This Is Not An Update

I’m not supposed to be blogging. I’m supposed to be finishing up a thing that according to the clock will only take me a few hours at most if I be meticulous about it but has taken me literally one week to acknowledge and one more week to determine what exactly has to be done.

I have a lot of words for you, dear Reader, but I am at a loss of how to present them and which ones to give to you. I’m not exactly oathbound to remain silent, but at the same time, things have changed so that what I do speak of does not affect only myself if you were to take my words in bad faith.

So a quick recap of where I am and what I’m doing, then. A list of generalities as a formality.
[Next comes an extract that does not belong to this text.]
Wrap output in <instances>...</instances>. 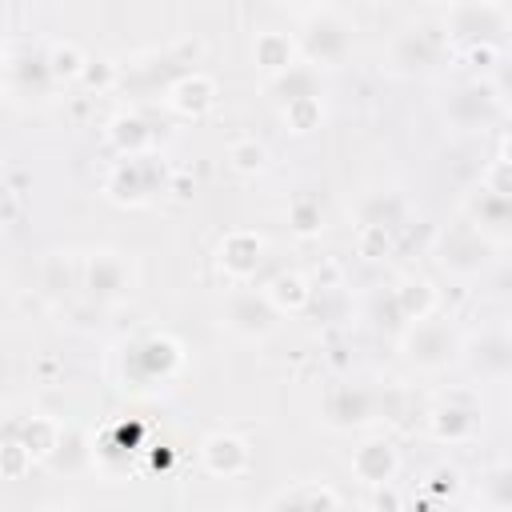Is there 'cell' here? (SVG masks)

I’m not going to keep up with the DoMagick cycle for the first half of this year. As old projects come to an end, stalled projects resume to consume my attention and I have to be honest with myself about using “small” projects like the DoMagick efforts as a way to distract myself from my fears of inadequacy.

Which is hilarious to me because it was during the middle of a DoMagick challenge in 2017 that I found myself drenched to the scalp in the current of Saint Cyprian. That directly led not only to me moving out by the end of that year, but joining a deeper and more intensive study of Saint Cyprian last year via Jason Miller’s The Black School.

But here is where my propensity for liveblogging my experiences is interwoven with experiences that are not meant for the public eye. Things happened in that first cycle (and the second and the current third) of classes that not only involve Saint Cyprian, but that which accompanies the “overcoat” mantle, and even the Devil himself!

And I can’t tell you without coming too close to a line labeled “Membership Required Past This Point”. (Which is hilarious considering how many times I rejected membership of any kind.)

And this sucks, because there is so much I want to talk about, get input about, and learn more about! My wooish vocabulary is very limited after all, having learned most of what I think I know from internet forums and scans of 1970s pamphlets. The “patron” of my relative [Great Aunt Mabel™], who I had previously written about as [ThisWoman], I have revised her pseudonym to be the “Queen of Swords” because of an (unpublished) intercession where those same blades were unsheathed to defend me.

But as a direct result of the Black School and the Cyprian work, another entity whom I have retitled as the “Queen of Wands” had attempted to claim ownership of me, and it is against her that the blades have been brandished. I could certainly use an adult’s guidance, but I’m limited in what I can say!

Another consequence of the Black School is that I have been facing my Christian past on several levels. I can recite the Pater Noster without exploding into flames (literally or figuratively). I have had a second vision of Christ that ended with me standing in place instead of walking away as I did the first time. Not only has my fear of angels left me, but my anxiety of anything relating to Christianity.

I am more concerned about the makeup of the congregation of a church, than I am entering the church building itself. I have been able to separate the people that abused me in the name of God from the God I wish I had met before I met those who claim to be his people. And I am at peace with that.

Just as I am at peace with Lucifer, and that Devil of mine, Malphas.

See what I mean? Changes.

I will confess to you, that I had originally meant to write this post as an apology for not having done anything “substantial” with regards to magic lately. And I now realize that I am mistaking lack of publicity for lack of progress. But now that I’ve sat down and reflected not only on where I am now, but how I got here, I realize I don’t have anything to apologize for.

Except to myself for successfully procrastinating another two hours. *bright laughter goes here*

I leave you with an exhortation, then. “May you do what needs to be done, in the proper timing, in the proper way, so that you become what you need to be.” Amen.